> **Text passage**:
_ _ _ _ _

Re: Bash arithmetic doesn't give error message on wrap.

[Richard Neill]

Bob Proulx wrote:
> Richard Neill wrote:
> >  b)Consistent with other cases, where bash does give warnings. For example:
> >
> > $ X=$((3+078))
> > bash: 3+078: value too great for base (error token is "078")
> > $ echo $?
> > 1
>
> That is not really a comparable case.  The problem there is that the
> leading zero specifies an octal constant and the 8 cannot be converted
> to octal.  The "3+" part is just a distraction.
>
>   echo $((08))
>   bash: 08: value too great for base (error token is "08")
>
> Bob

Are you sure this isn't comparable? After all, in both cases, the user 
has submitted something to which bash cannot give a sensible answer. In 
the integer-overflow case, bash simply returns the wrong answer, with no 
warning. But in the octal case, bash (quite correctly, and helpfully) 
prints a warning.

If bash were to be consistent, then it should display no error message 
in the case of $((3+078)); it should either "Do what I mean"  [evaluate 
3 + 078 as 0103, treating 78 as 7 *8 + 8], or "Do something daft" [eg 
evaluate as 073  (treating 8 as an integer-overflow in the units place, 
which is not checked for)]

There's obviously an advantage to the user in being warned when an 
integer overflow occurs; is there any possible downside (apart from a 
couple of extra lines of code?

Richard

_ _ _ _ _

> **Exercise objective**:
Answer these from the forum post on bash arithmetic above.
(a) According to Bob, what does the leading zero in "078" specify?
(b) In the integer-overflow case, what does bash do, according to Richard?
(c) What exit status does echo $? print after the $((3+078)) error?

> **Study material**:
_ _ _ _ _

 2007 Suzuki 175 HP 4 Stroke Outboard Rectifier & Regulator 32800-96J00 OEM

_ _ _ _ _

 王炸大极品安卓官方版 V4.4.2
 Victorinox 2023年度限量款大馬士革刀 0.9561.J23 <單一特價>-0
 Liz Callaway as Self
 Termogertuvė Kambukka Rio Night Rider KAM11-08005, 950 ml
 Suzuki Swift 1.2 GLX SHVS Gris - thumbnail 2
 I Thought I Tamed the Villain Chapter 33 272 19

_ _ _ _ _

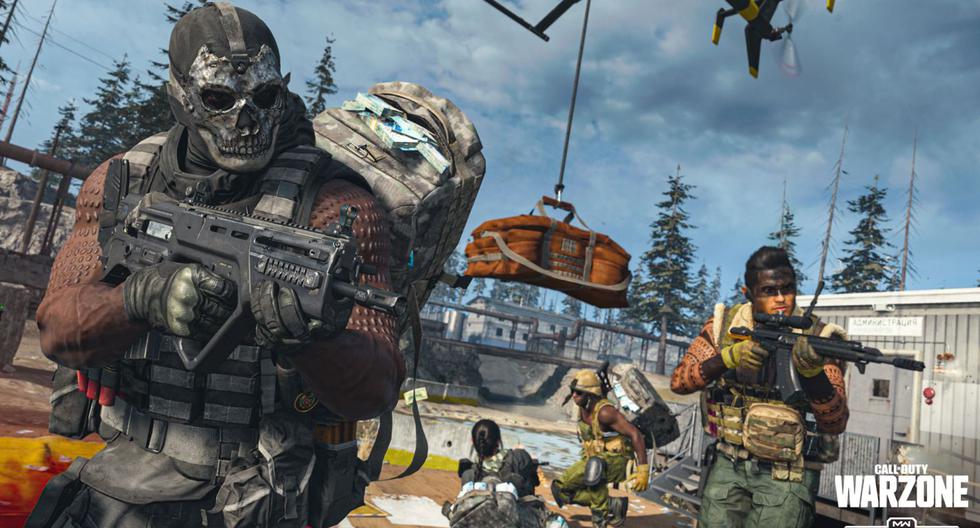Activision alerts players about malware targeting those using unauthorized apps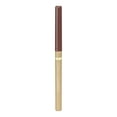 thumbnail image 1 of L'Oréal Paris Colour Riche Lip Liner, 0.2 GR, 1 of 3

_ _ _ _ _

> **Reply to the task**:
(a) An octal constant.
(b) It returns the wrong answer, with no warning.
(c) 1